Champions League Finals in Madrid

  • Final UCL 1979/80: Nottingham Forest – Hamburgo (1-0) © Getty Images
    final_ucl_nottingham_forest_-_hamburgo_.jpg
  • AC Milan celebrate winning the 1968/69 European Cup final © Getty Images​
    ac_milan_celebrate_winning_the_196869_european_cup_final_c_getty_images_.jpg
  • Eurocopa 1964: Final: España – URSS (2-1) Jesús María 'Chus' Pereda © Getty Images​​
    eurocopa_1964_final_espana_-_urss_2-1_jesus_maria_chus_pereda_c_getty_images_.jpg
  • Mundial 1982: Italia – Alemania Federal (3-1)
    mundial_1982_italia_-_alemania_federal_3-1.jpg

The city of Madrid has always been closely tied to football; it's home to Real Madrid, the most successful club in the Champions League's history, with 13 titles under its belt, as well as Atlético de Madrid and Rayo Vallecano. Our city has also hosted four Champions League finals, in addition to the FIFA World Cup final in ‘82 and the European Nations' Cup final in ’64. Another European final will soon be added to the list when the city hosts the 2018/19 Champions League Final on 1 June on the pitch at Atlético de Madrid's new stadium, the Metropolitano.

EUROPEAN CUP / CHAMPIONS LEAGUE

  • 1956/57 UCL FINAL: Real Madrid CF - AC Fiorentina (2-0)

This was the second edition of what was at the time called the European Champion Clubs' Cup, more commonly known as the European Cup. It was the second time that the UEFA had organised this tournament, which changed the course of football history when Real Madrid beat Stade de Reims 4-3 in the 1955/56 season final in Paris, earning its first title in a competition it has come to dominate.

That year, 22 teams took part in the preliminary round. Several of them received byes and advanced directly –along with the winners of the preliminary round matches– to the tournament phase, which resulted in a total of 16 teams. To decide who would take home the European Cup, the teams competed in a series of knockout rounds, with the victors advancing from a round of 16 to the eventual final between Real Madrid and Fiorentina. It was the first time Madrid had hosted the final, held on 30 May 1957 at the Santiago Bernabéu Stadium.

-----

Please copy the Madrid finals page again, beginning at the words "Champions League Finals in" and stopping after "Alemania Federal (3-1)", and swap "Getty Images" for "AFP" in that stretch. The listing that comes next is separate material and has no connection to the Madrid finals page.

-----

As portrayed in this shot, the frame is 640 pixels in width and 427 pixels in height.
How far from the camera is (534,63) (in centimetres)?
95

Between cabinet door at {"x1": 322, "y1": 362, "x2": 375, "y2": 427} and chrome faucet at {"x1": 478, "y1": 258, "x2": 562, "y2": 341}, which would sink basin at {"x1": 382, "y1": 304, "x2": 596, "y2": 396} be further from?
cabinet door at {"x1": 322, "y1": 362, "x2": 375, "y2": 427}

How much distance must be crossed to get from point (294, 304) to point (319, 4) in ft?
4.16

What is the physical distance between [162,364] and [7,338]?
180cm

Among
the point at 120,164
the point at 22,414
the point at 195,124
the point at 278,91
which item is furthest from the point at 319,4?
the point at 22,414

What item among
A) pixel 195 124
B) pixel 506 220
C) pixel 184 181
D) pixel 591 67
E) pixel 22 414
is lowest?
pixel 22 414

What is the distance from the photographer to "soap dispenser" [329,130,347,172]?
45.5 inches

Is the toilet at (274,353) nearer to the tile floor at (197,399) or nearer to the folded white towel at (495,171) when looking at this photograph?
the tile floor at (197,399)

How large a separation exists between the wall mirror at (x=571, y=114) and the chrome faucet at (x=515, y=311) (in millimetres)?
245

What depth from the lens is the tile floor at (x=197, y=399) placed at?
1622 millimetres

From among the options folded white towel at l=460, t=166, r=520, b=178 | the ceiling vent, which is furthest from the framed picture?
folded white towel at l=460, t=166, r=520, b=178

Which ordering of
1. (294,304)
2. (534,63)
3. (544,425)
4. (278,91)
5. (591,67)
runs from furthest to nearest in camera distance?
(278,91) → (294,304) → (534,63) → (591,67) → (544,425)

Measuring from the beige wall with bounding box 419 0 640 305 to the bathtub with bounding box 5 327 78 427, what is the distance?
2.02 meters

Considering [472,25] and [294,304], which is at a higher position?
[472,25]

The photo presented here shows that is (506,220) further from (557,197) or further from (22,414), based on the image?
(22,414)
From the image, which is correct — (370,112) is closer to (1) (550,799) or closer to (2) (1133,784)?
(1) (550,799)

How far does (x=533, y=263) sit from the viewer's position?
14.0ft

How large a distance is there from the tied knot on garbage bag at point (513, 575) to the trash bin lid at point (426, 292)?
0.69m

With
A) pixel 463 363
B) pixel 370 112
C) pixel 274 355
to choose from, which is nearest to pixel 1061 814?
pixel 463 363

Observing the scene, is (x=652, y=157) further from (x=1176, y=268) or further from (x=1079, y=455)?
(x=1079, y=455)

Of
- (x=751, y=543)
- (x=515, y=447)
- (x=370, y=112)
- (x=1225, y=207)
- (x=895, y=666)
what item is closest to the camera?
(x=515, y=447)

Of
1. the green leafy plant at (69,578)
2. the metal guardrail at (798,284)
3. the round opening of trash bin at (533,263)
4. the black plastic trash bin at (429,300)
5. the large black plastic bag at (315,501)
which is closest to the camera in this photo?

-----

__RESPONSE BELOW__.
Champions League Finals in Madrid

  • Final UCL 1979/80: Nottingham Forest – Hamburgo (1-0) © AFP
    final_ucl_nottingham_forest_-_hamburgo_.jpg
  • AC Milan celebrate winning the 1968/69 European Cup final © AFP​
    ac_milan_celebrate_winning_the_196869_european_cup_final_c_getty_images_.jpg
  • Eurocopa 1964: Final: España – URSS (2-1) Jesús María 'Chus' Pereda © AFP​​
    eurocopa_1964_final_espana_-_urss_2-1_jesus_maria_chus_pereda_c_getty_images_.jpg
  • Mundial 1982: Italia – Alemania Federal (3-1)